Abstract : The Virgo detector for gravitational waves is a laser interferometer with three kilometers long arms. It has now reached a sensitivity that have allowed to conduct the first science data taking in conjonction with other interferometers worldwide since May 2007. Among the most promising gravitational wave sources for this network are binary systems of compact objects. The gravitational radiation emited by these sources is theoretically well established. This allows to define templates with which the data can be filtered so as to extract a physical signal that may be present in the data even if its amplitude is very weak. The work described in this thesis focuses on different aspects of the search for binary systems.
The present sensitivity of the Virgo detector was reached after a commissionning period which was punctuated with several periods of data taking. We analyze data taken since August 2005 focusing our atention on the search for neutron star binary systems. We mainly concentrate our attention on the notion of data quality.
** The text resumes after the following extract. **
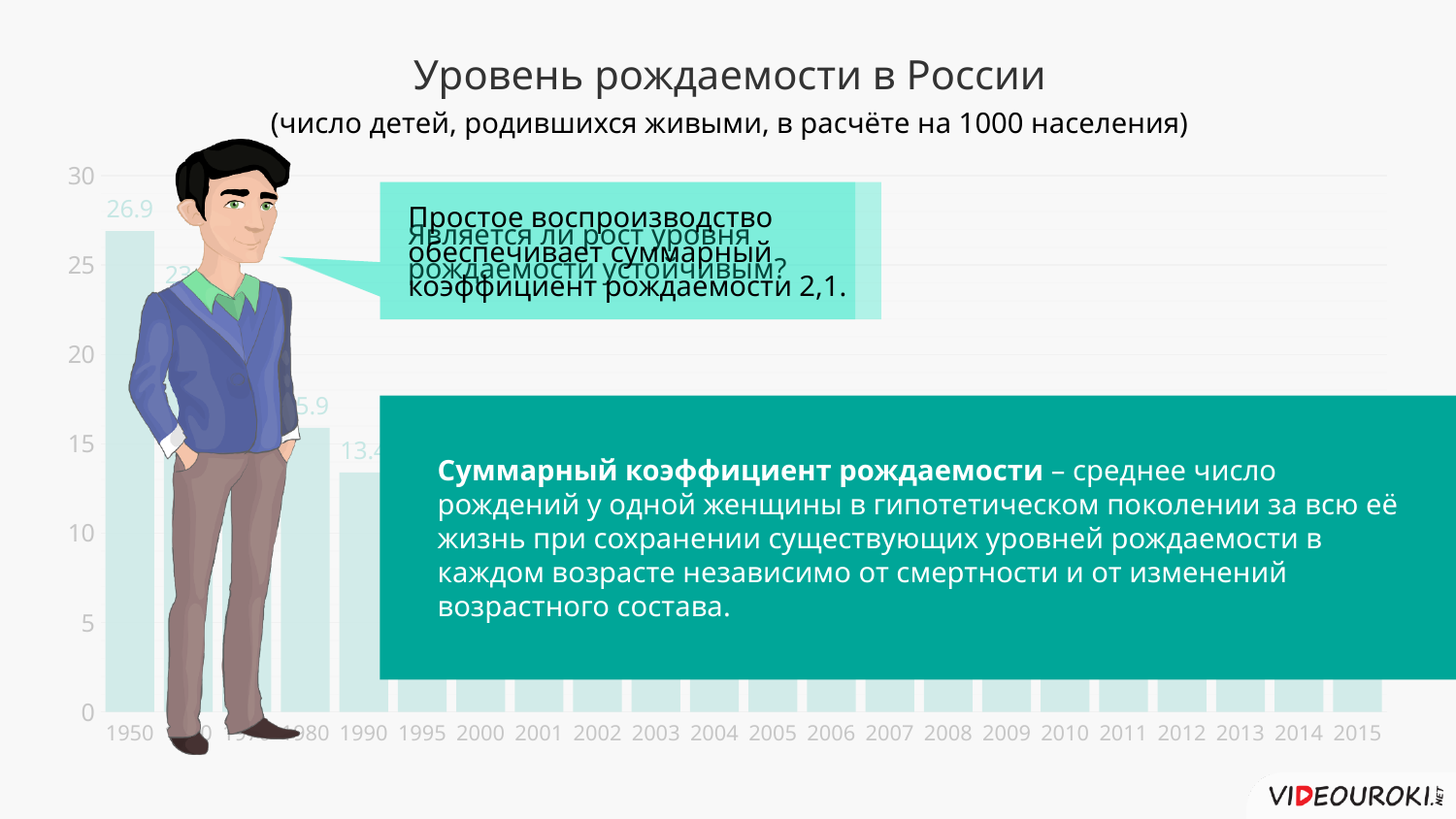
Which year has the highest bar in the chart? 1950 What kind of chart is shown on the slide? bar chart What is the title of the chart? Уровень рождаемости в России Which is larger, the value for 1950 or the value for 1990? 1950 What is the birth rate value shown for 1950? 26.9 Is the value for 1990 greater or less than 15? less Do the values rise or fall from 1950 to 1990? fall Is the value for 1950 greater or less than 25? greater Is the value for 1980 greater or less than 15? greater What is the last year shown on the horizontal axis? 2015 What is the highest tick value shown on the vertical axis? 30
This leads us to define methods to exclude events produced by noisy behavior of the detector. The understanding of these noise sources sometimes translates in an improvment of the detector.
The method used for neutron star searches may be not be adapted for a search of higher mass systems including one or two black holes. We study this point and take into consideration two different strategies to search efficiently for high mass binary systems. The first one is based on a detection template family which performances are investigated in the context of a detector at nominal sensitivity. The second one relies on the use of templates especially designed to describe black hole binaries evolution. Technical studies necessary to conduct searches using these templates are discused.
The last point concerns the search for binary systems in a network of detectors. Using simulated data, we present results that show that introducing a new reference time for coalescing binary events allows to improve the precision of source position reconstruction.